One downside is that homework assignments are reviewed very slowly - may take weeks - at least, this winter it's so.

By nikofeyn

Aug 11, 2018

Take this course. Many modern languages are still slowly stealing features from Standard ML, even decades later. Dan Grossman is passionate about this material. This course is arranged in such a way that it slowly builds you up in skill and knowledge, and the pacing is quite good. The homework assignments are very useful in reiterating the material, and the peer-grading really works if you commit and put work into it.

Learning functional programming is a great way to expand your skills as a software developer and programmer. The thinking required is much more principled than in something like Python, and so you begin to understand how this approach could be useful in the real world.

By Michael W

Jul 2, 2018

Thank you so much Professor Grossman! This course made me believe in the value of MOOCs. Even though I'm a Computer Science student at a University already, the rigor in this course surprised me, and comparing it with the course webpage on UWashington's offering (also by Professor Grossman) makes me think this MOOC was not watered down from the CS major, real-life version, as promised. Huge points go to Professor Grossman again for putting this course together, and all the course contributors as well. I would gladly take any other UWashington CS major courses in MOOC form on Coursera that are of a similar depth and challenge (or greater).

By Youlian S

Nov 13, 2016

I can't say enough good things about this sequence of courses. I've been a professional software developer for 5 years, and was looking to shore up some of the electives that I didn't get to take in college.
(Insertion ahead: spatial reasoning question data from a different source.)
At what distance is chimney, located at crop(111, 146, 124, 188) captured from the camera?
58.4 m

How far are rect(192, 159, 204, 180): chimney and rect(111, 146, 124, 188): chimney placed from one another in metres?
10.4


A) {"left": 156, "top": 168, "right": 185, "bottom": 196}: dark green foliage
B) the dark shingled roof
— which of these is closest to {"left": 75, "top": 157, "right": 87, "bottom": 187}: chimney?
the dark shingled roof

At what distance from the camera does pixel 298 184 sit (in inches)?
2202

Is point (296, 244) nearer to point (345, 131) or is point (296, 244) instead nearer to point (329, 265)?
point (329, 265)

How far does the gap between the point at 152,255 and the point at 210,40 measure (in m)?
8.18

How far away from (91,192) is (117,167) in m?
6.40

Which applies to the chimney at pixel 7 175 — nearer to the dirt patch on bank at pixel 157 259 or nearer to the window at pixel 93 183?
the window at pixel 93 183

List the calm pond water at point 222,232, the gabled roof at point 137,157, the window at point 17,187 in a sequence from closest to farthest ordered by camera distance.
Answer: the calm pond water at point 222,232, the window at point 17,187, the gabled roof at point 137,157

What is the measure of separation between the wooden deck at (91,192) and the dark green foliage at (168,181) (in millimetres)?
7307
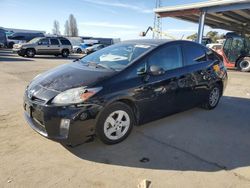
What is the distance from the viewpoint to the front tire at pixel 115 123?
3637 millimetres

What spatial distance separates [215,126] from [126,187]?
2.71 m

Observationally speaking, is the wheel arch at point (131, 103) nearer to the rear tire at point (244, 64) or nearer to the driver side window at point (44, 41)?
the rear tire at point (244, 64)

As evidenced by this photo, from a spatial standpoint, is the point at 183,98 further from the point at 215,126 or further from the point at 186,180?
the point at 186,180

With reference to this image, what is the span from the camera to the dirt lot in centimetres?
302

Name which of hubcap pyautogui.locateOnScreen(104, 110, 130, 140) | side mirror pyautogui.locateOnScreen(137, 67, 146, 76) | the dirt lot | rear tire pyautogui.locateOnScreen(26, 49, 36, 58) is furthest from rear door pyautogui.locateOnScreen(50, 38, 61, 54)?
hubcap pyautogui.locateOnScreen(104, 110, 130, 140)

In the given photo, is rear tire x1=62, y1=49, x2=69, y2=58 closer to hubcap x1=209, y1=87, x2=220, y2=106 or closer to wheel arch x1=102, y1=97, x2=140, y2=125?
hubcap x1=209, y1=87, x2=220, y2=106

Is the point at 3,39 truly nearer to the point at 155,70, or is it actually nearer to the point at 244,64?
the point at 244,64

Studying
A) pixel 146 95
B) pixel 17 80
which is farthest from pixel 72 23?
pixel 146 95

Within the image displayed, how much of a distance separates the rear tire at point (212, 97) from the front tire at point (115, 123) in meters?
2.45

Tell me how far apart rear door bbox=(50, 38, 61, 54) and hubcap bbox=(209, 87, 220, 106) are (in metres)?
18.0

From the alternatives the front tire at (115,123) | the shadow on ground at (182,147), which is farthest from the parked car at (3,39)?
the front tire at (115,123)

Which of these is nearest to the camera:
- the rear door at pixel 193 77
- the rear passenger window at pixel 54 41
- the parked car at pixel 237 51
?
the rear door at pixel 193 77

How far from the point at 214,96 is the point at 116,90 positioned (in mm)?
3161

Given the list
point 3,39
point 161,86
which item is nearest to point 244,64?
point 161,86
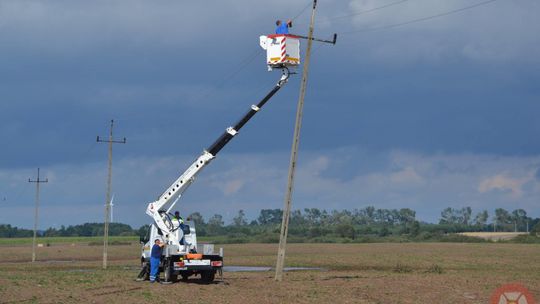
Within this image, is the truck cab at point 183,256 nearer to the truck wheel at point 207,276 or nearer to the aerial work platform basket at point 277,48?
the truck wheel at point 207,276

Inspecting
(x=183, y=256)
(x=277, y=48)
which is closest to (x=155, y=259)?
(x=183, y=256)

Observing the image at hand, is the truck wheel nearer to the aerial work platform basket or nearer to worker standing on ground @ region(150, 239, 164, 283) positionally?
worker standing on ground @ region(150, 239, 164, 283)

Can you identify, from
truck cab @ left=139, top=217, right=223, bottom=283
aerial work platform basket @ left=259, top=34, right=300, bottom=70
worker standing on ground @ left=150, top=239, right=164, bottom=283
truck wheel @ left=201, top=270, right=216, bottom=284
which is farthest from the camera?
aerial work platform basket @ left=259, top=34, right=300, bottom=70

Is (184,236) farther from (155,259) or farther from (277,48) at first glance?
(277,48)

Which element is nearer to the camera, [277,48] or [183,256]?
[183,256]

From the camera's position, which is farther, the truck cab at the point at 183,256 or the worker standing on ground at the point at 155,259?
the worker standing on ground at the point at 155,259

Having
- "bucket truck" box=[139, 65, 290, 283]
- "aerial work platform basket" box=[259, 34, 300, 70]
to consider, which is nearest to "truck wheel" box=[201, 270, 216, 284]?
"bucket truck" box=[139, 65, 290, 283]

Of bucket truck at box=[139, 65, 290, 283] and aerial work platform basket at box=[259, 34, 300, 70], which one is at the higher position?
aerial work platform basket at box=[259, 34, 300, 70]

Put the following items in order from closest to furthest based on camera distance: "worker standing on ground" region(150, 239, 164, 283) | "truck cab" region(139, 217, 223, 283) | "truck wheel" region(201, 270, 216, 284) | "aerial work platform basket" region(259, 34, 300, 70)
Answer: "truck cab" region(139, 217, 223, 283) < "worker standing on ground" region(150, 239, 164, 283) < "truck wheel" region(201, 270, 216, 284) < "aerial work platform basket" region(259, 34, 300, 70)

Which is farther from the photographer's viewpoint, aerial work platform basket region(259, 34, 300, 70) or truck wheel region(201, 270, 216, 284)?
aerial work platform basket region(259, 34, 300, 70)

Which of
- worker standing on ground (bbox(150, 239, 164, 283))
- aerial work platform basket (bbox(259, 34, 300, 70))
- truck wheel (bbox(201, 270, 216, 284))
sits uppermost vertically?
aerial work platform basket (bbox(259, 34, 300, 70))

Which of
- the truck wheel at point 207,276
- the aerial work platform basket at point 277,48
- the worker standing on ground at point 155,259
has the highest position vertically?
the aerial work platform basket at point 277,48

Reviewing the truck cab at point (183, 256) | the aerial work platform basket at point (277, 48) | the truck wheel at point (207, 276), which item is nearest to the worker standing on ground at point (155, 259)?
the truck cab at point (183, 256)

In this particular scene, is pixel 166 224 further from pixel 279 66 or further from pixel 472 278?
pixel 472 278
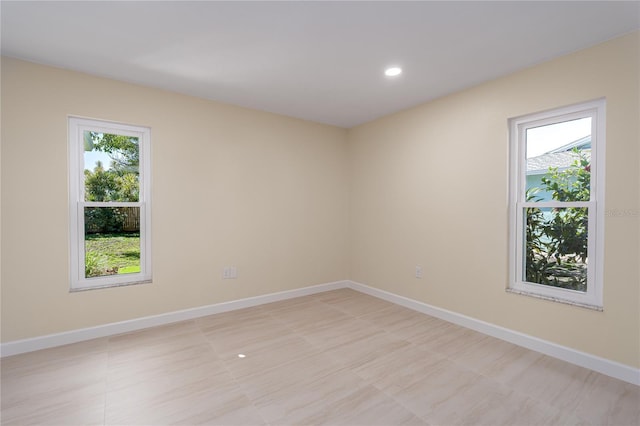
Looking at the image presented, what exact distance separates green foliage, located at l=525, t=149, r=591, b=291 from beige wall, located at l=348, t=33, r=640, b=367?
0.21 metres

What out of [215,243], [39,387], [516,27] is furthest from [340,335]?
[516,27]

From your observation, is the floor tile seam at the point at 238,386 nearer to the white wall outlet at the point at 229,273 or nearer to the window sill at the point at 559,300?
the white wall outlet at the point at 229,273

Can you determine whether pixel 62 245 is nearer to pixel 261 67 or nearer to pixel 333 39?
pixel 261 67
I am very glad that I chose this course to flesh out my knowledge of programming languages. I learned a lot of design patterns and principles that I can now apply to my day-to-day coding, and my ability to quickly learn and parse foreign programming languages has shot through the roof.

Thanks, Dan and your team, for all of your hard work in putting this course together!

By Saatchi B

Oct 7, 2016

Really great course! Professor Grossman's lectures are engaging and you can tell he's really excited about the material. I had no experience with functional programming or ML prior to this course, and it was very manageable after the first week and a half or so. The only downside was that I felt the discussion boards weren't really active, or mainly used by people who had a much stronger grasp of the material already. So i ended up struggling through certain parts-- but I can definitely say that helped me master the material! Thanks for a great session :)

By Eric T

Jan 26, 2019

I just finished Programming Languages Part A, and I can confidently say that it has been one of the most challenging and rewarding classes that I've taken in the MOOC format. Functional Programming is new to me, but this class gives a great overview of the language paradigm. The assignments are difficult and rewarding. I encourage you to take this class if you've taken an introductory computer science class using a language such as Python, Java, or C++. It is definitely worth the time investment and it will turn you into a more competent programmer.

By Huang-Hsiang C

Jun 7, 2020

Dan is a great teacher and the course material is very well organized and informative. Highly recommend this course to people who'd like to understand the principles of programming language.

By Akos L

Mar 22, 2017

Great course!

I think this course has just the right balance of theoretical background, formal definitions, and actual examples to make "just right".

Thanks Dan, and everybody else involved!

By 张弛

Apr 30, 2019

can learn fast

By Lincoln K

Nov 18, 2017

Committed Tutor, interesting and impact full content, good community and well, finishing needed that extra nudge.... Well worth it :)

By Stepan K

Apr 9, 2017

Not very applicable for the real world. Recursion over lists can be a nice mind exercise but please don't use it in real world, there are way too many stack overflows, unneeded context switches and cryptic code already, don't add to it.

By Deleted A

Jan 14, 2021

Я очень хотел пройти данный курс, но из-за того, что в последний раз информация по пользованию программами обновлялась в 2016 году, как тут сказано, не смог выполнить даже создание файла.

И сейчас не могу найти как отписаться от этого курса.